Nice looking set of wheels Rimfire.. Plenty of room in the back for all of the necessities

----------


## scottrods

Nice one.

All you need are a set of drawers in the back and a new set of rear shocks.  :Have A Nice Day:

----------


## RimfireNZ

I'm really surprised with the power. The thing is actually pretty quick. 

I've been driving terrano's, mistrals, safaris and surfs and the 3.0L turbo in the surf is far better than the turbo 2.7 (even the intercooled one) in the terrano/mistral and the 4.2 in the safari.

Plus it's so quiet you can hardly tell it's a diesel.

Lets just hope it doesn't come at the cost of fuel economy  :Psmiley:

----------


## longrange308

good choice rimfire
by the way comparing a 1kz surf to a terrano's like comparing a 338 lapua to a 17hmr
just dont get in hot, service it well and it will treat you well

----------


## gadgetman

Yep it has power all right. Getting 500km on 60l in the Toyota Hiace with the same engine and 600km on 60l with the Safari. On a long trip taking things easy I've managed 900km on 65l with the Safari. Do like the grunt of that Toyota though, going up a hill with the trailer behind it I'll have to back off as speeding; the Safari without trailer is slowing down all the way up to just limp over the top.

----------


## puku

Tidy!!

Just don't crack the head.An old boss of mine did his.  But thats cos he flipped out and took off down the road at full tilt while cold

----------


## scottrods

I have one, 270,000 now on the clock. 97 intercooled. Had to replace the radiator to stop it overheating. Only needs to go too hot once and they all require new heads. Cambo can tell you more but be meticulous on coolant changes.
Do the glowplugs on them about 200km.

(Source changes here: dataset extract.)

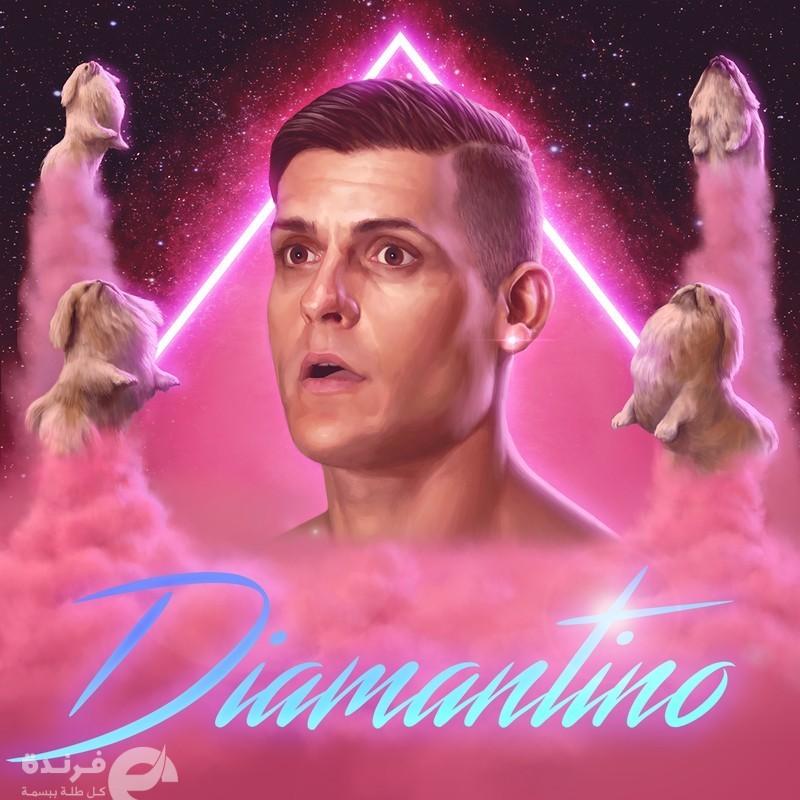 فيلم diamntino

Injectors about same. Get a tranny flush regular if an auto and she'll be quiet.
otherwise way better than a noisy terrano.

----------


## veitnamcam

They do go well those,sort of like a cruiser minni me. Fast quiet comfortable capable :Thumbsup: 

Now it just needs some mud on it :Wink:

----------


## striker

If your going to tow with it, get a decent trans cooler and get a aux temp gauge that actualy tells the temp NOW not 3min after the guage should be showing in the red. I warned my mates olds about them (same year prado) time after time, didnt listen and they cooked it, towing a big hardtop

----------


## RimfireNZ

> Tidy!!
> 
> Just don't crack the head.An old boss of mine did his.  But thats cos he flipped out and took off down the road at full tilt while cold


Yeah my old man said the older 2.4's are bad for that (used to have one years ago). Apparently the 3.0 is a very solid engine. He is a sparky and he loves his Toyotas as he doesn't have to do shit to them. My other car, mt brothers and my parents car are all about 300,000kms and are all Toyotas.

----------


## RimfireNZ

> I have one, 270,000 now on the clock. 97 intercooled. Had to replace the radiator to stop it overheating. Only needs to go too hot once and they all require new heads. Cambo can tell you more but be meticulous on coolant changes.
> Do the glowplugs on them about 200km. Injectors about same. Get a tranny flush regular if an auto and she'll be quiet.
> otherwise way better than a noisy terrano.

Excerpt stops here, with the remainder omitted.